[Given passage]
□ □ □

“I didn’t want to start a war. I just wanted to keep chickens.”
Bobbi Wilkey is a homeschool mom who found herself in the crosshairs of a battle with three of the four notorious Commissioners of Catoosa County who were denied a place on the Republican ballot last year due to their un-Republican behavior.
Bobbi moved to Tunnel Hill with her husband in 2020 to escape the harmful leftist policies destroying California. They are refugees seeking a more free, simple, family-friendly life.

Bobbi has five school-aged children. She spends her days around the kitchen table in their suburban Catoosa County home, teaching her children and feeding them nutritious food. When she is not there, she is usually by the side of birthing women, working as a doula or teaching roller skating.
“We were super excited to live where there were lots of conservative people,” Bobbi said.
Bobbi knew nothing about the Catoosa County commissioners, and didn’t set out to be any kind of political activist or culture warrior. The war came to her – to her front door.
On April 19th 2022 Bobbi was anxiously awaiting a violation notice from the Catoosa County government. It was 8:00 am and she had just learned from a neighbor that a zoning official was on his way to give notice of a violation to the Wilkey family regarding their backyard chickens.
Bobbi sprang into action.
By 8:30 she had all the chickens packed up and removed from the house to a big dog kennel on a friend’s farm. Then she and her children waited in the homeschool room with bated breath, uncertain about the fate of their pets.

Then it happened. But there was no inspection, no altercation. Just a slip of paper silently taped to the door that charged them with having “Non-domesticated animals in a residential zone” and a handwritten addition “chickens”.

□ □ □

[Data excerpts]

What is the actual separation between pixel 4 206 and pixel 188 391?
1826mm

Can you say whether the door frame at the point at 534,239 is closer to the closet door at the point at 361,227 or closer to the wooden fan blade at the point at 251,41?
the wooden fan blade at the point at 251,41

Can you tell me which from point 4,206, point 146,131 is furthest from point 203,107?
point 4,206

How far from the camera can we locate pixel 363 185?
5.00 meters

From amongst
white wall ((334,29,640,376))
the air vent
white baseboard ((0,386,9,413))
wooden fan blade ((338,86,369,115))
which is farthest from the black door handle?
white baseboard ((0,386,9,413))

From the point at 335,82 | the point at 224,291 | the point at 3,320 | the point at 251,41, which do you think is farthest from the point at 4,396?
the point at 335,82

□ □ □

[What is being asked] Continue the chicken article from the point where it stops. The entries are unrelated to the chicken article and stand as separate material.

[Exercise response]
“Our chickens had to be removed in 10 days or we would have a $1,000 fine for every day we kept them. But they didn’t even inspect to see if we had chickens!”
The Wilkey’s backyard looked like it belonged to the quintessential suburban family. Completely fenced off with a play set, a couple garden boxes, and a small chicken coop. It was half an acre and the property was zoned residential, but bordered a 100 acre cow pasture.
They later learned that the violation notice was the result of one complaint email being sent to the Catoosa County zoning authorities.
“It was just one angry lady, and I had never had a bad interaction with her,” said Bobbi.

One of the children had accidentally left the door of the chicken coop ajar, and a chicken temporarily escaped the coop and was quickly returned, but not before being observed by a neighbor.
Unlike a nuisance ordinance, which requires three people to sign affidavits to warrant someone coming out to your house to give a warning, the Wilkey’s lost their chickens and got entangled in this controversy as a result of one email.
“I was completely blind-sided. Before buying chickens, we had asked all our direct neighbors if it would bother them if we got chickens. They were fine with it.”
THE COMMISSIONERS

“That’s when I went to my first Commissioners meeting.”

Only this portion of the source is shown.